WHAT IS BEING ASKED — In the data that follows, how many lines include the string "Ureaplasma"? Answer with the number alone.

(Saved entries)
--- START ---

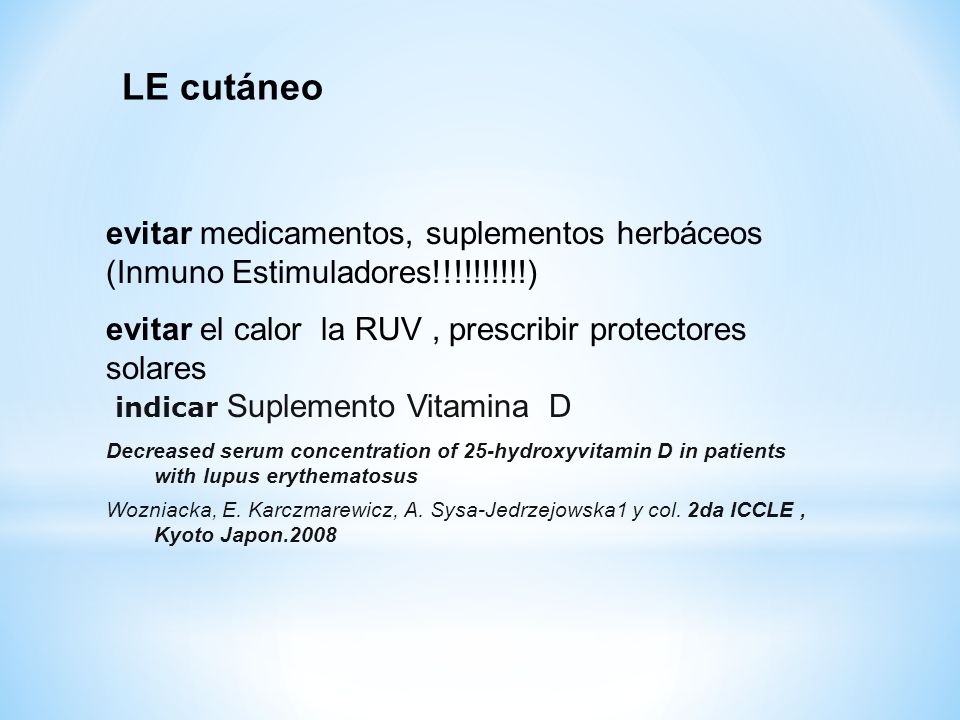 LE cutáneo

evitar medicamentos, suplementos herbáceos (Inmuno Estimuladores!!!!!!!!!!)

evitar el calor la RUV , prescribir protectores solares

indicar Suplemento Vitamina D

Decreased serum concentration of 25-hydroxyvitamin D in patients with lupus erythematosus

Wozniacka, E. Karczmarewicz, A. Sysa-Jedrzejowska1 y col. 2da ICCLE , Kyoto Japon.2008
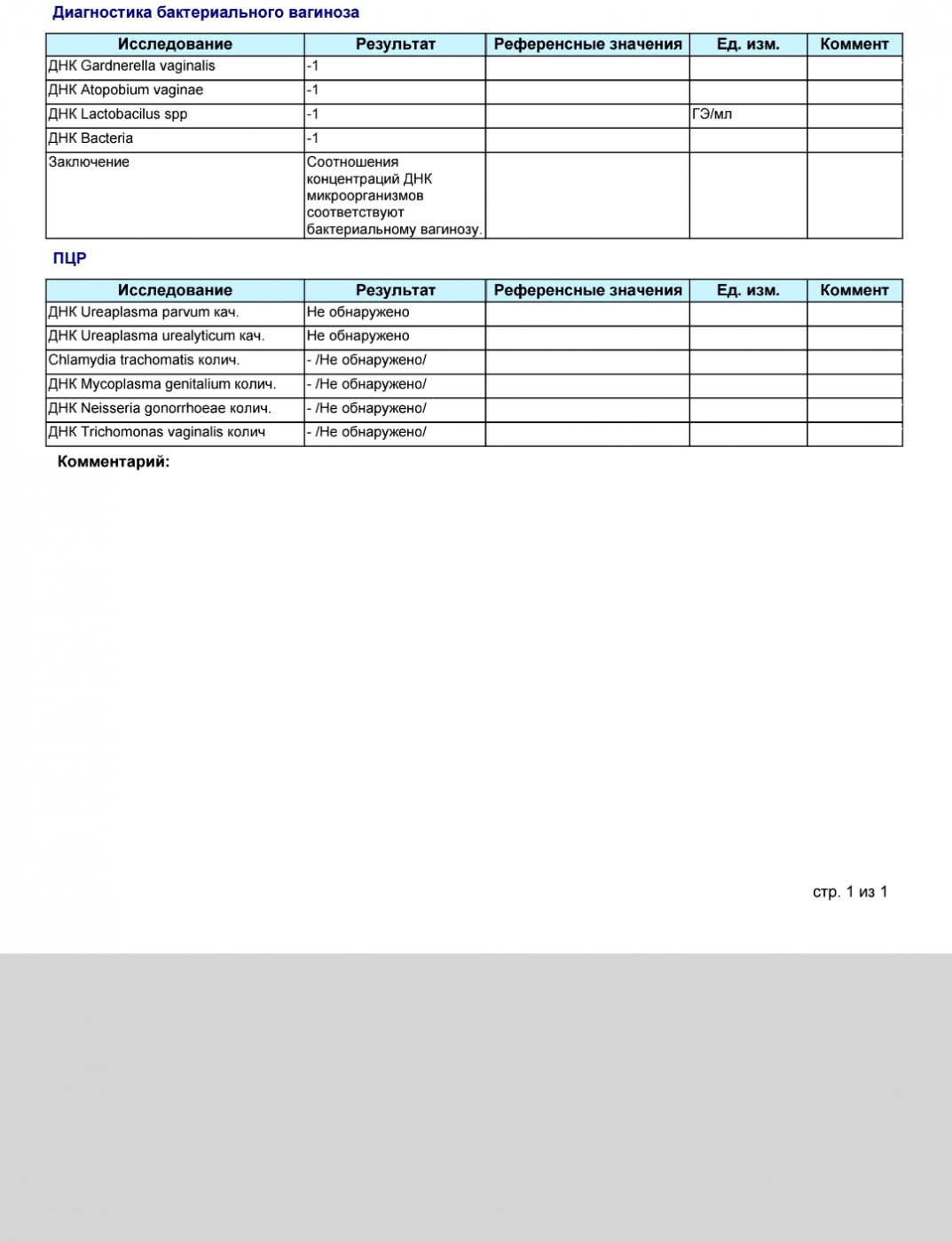 Диагностика бактериального вагиноза

| Исследование | Результат | Референсные значения | Ед. изм. | Коммент |
|---|---|---|---|---|
| ДНК Gardnerella vaginalis | -1 | | | |
| ДНК Atopobium vaginae | -1 | | | |
| ДНК Lactobacilus spp | -1 | | ГЭ/мл | |
| ДНК Bacteria | -1 | | | |
| Заключение | Соотношения концентраций ДНК микроорганизмов соответствуют бактериальному вагинозу. | | | |

ПЦР

| Исследование | Результат | Референсные значения | Ед. изм. | Коммент |
|---|---|---|---|---|
| ДНК Ureaplasma parvum кач. | Не обнаружено | | | |
| ДНК Ureaplasma urealyticum кач. | Не обнаружено | | | |
| Chlamydia trachomatis колич. | - /Не обнаружено/ | | | |
| ДНК Mycoplasma genitalium колич. | - /Не обнаружено/ | | | |
| ДНК Neisseria gonorrhoeae колич. | - /Не обнаружено/ | | | |
| ДНК Trichomonas vaginalis колич | - /Не обнаружено/ | | | |

Комментарий:

стр. 1 из 1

--- END ---

ANSWER TO THIS TASK — 2